What you should do: When the string "burst" is part of a line in the data below, report the whole line.

Records provided:
= Beginning of Section =
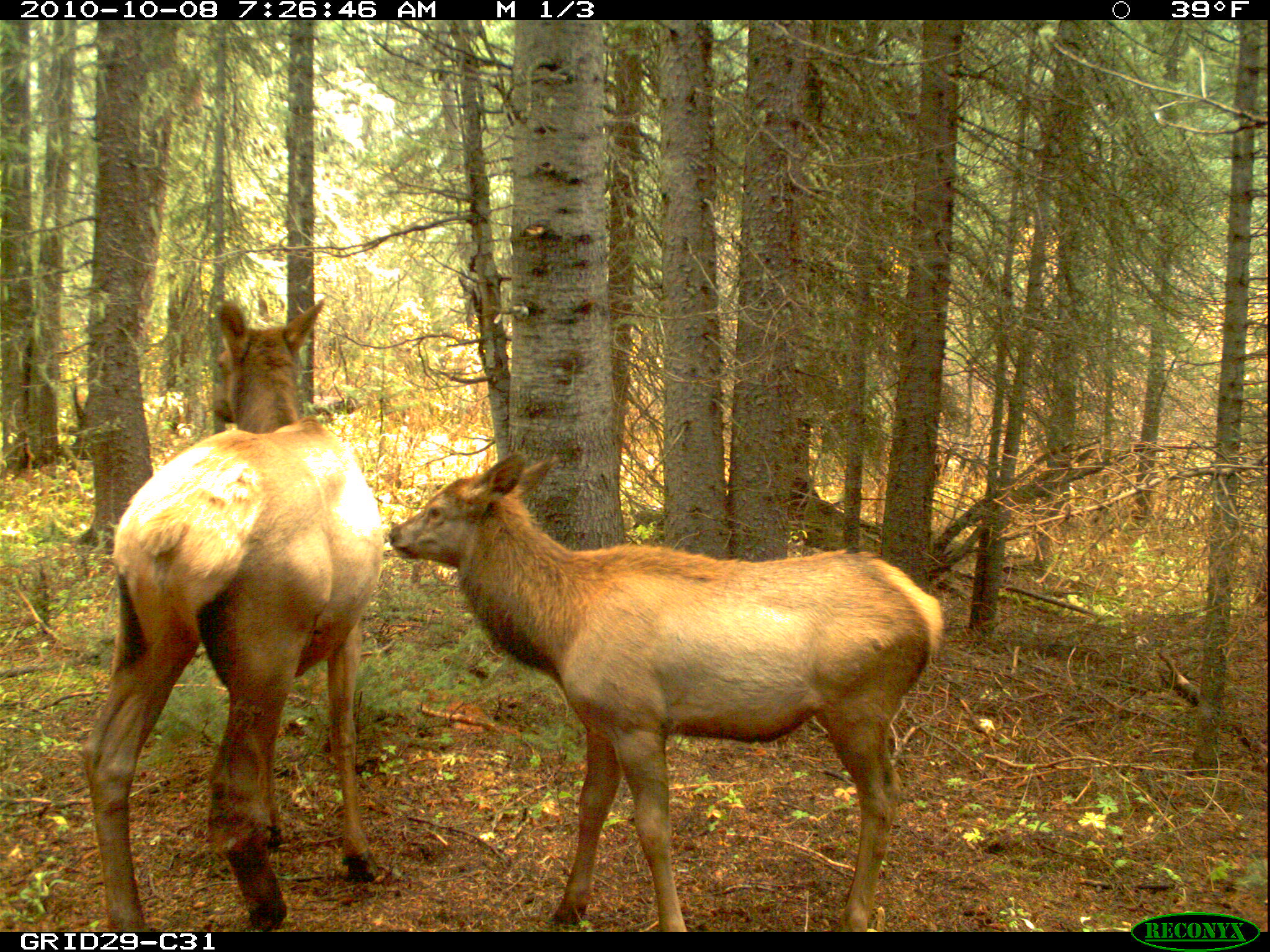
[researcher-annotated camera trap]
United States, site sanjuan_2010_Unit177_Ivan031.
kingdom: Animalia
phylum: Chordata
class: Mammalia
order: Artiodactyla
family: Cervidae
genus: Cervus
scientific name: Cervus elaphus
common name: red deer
= End of Section =
= Beginning of Section =
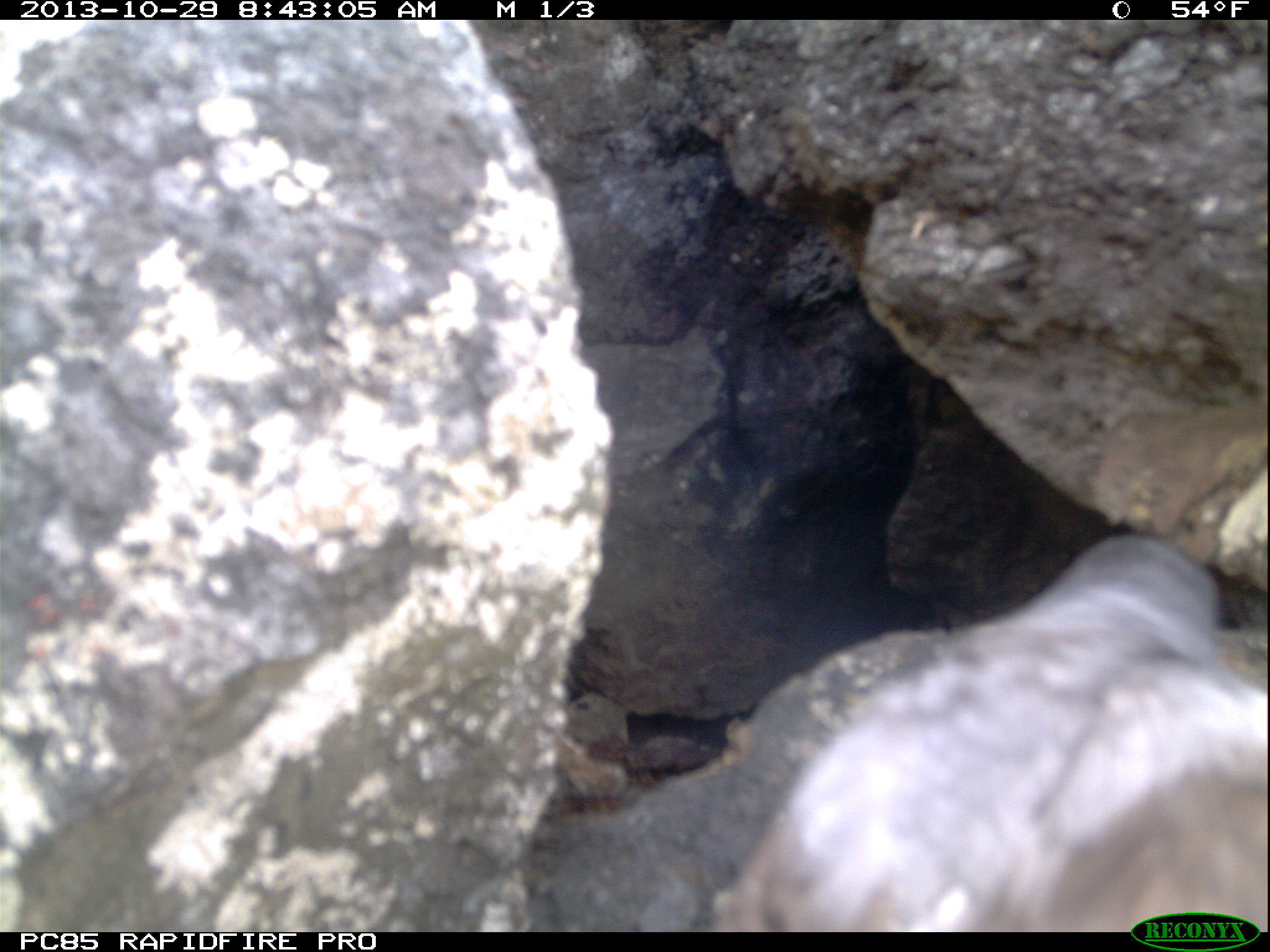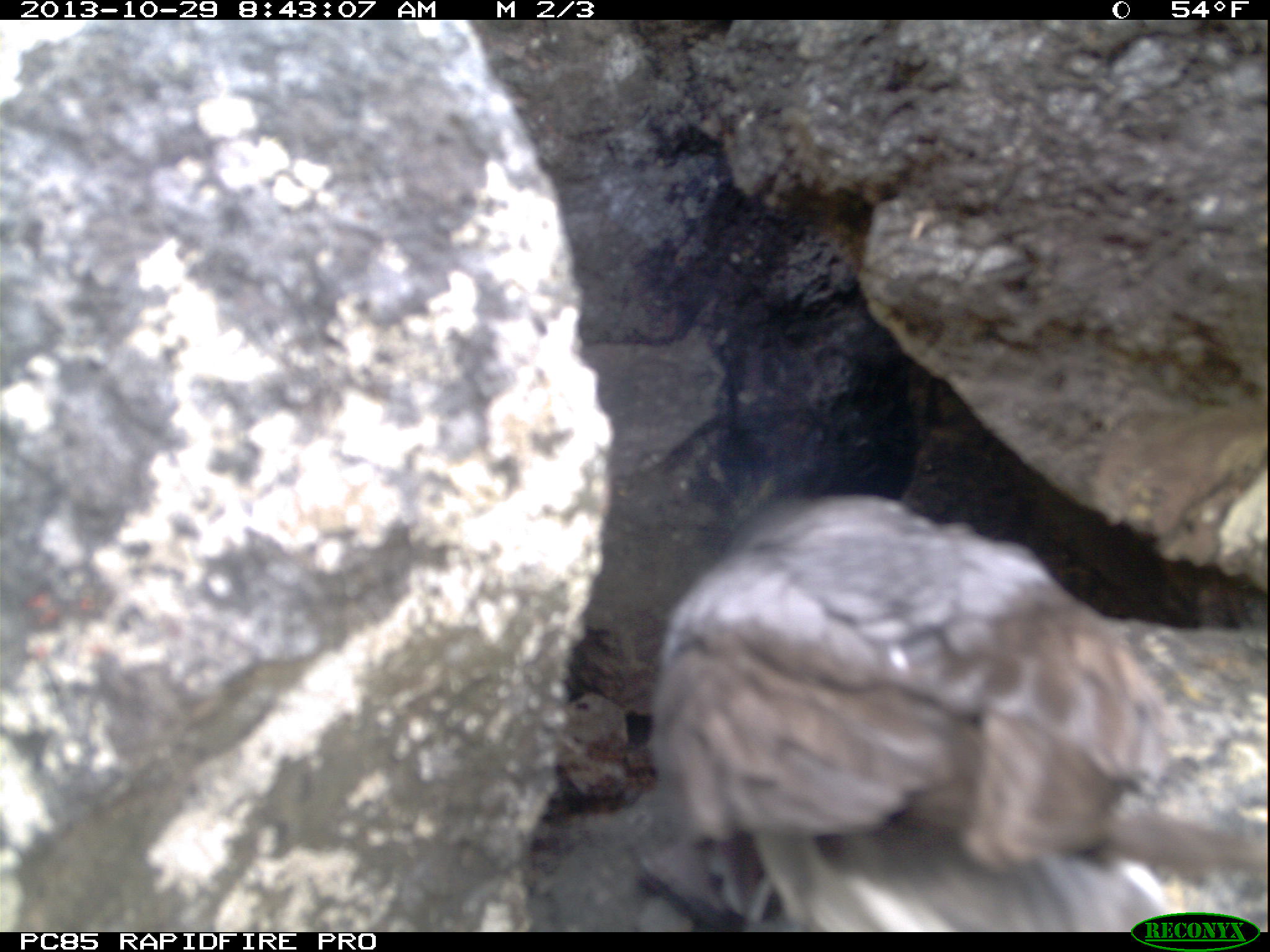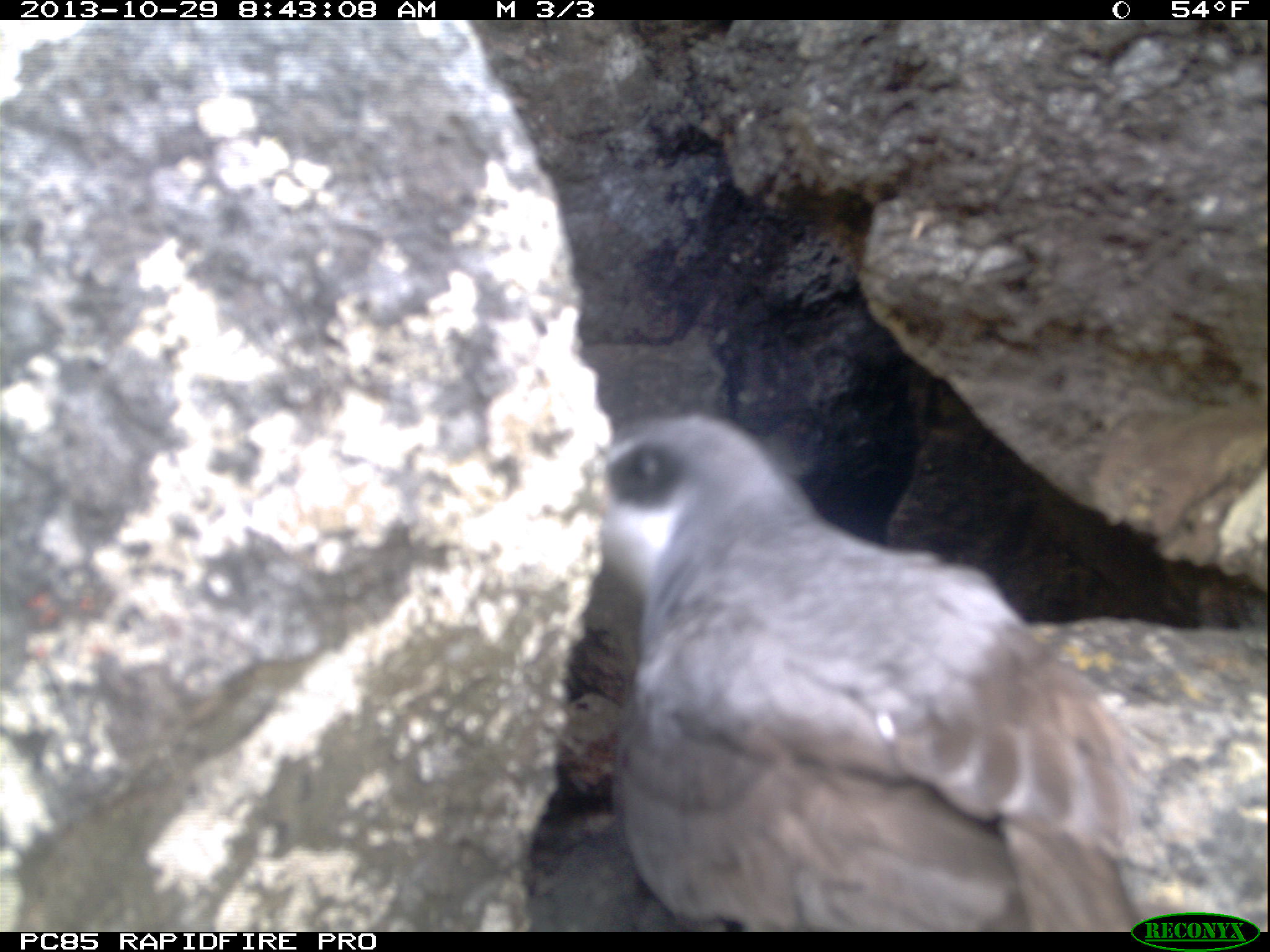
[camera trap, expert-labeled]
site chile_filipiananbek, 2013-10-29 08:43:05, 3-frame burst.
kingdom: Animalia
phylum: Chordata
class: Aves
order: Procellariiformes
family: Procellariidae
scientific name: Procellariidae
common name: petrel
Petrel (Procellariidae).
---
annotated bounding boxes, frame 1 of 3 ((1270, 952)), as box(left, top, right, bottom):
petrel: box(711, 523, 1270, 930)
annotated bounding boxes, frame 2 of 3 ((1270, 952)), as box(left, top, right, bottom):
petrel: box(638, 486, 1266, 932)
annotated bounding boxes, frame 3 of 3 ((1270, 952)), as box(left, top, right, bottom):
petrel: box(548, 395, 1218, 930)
= End of Section =
= Beginning of Section =
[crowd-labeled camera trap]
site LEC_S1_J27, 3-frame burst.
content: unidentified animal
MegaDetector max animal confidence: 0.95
= End of Section =
Reply to the exercise:
site chile_filipiananbek, 2013-10-29 08:43:05, 3-frame burst.
site LEC_S1_J27, 3-frame burst.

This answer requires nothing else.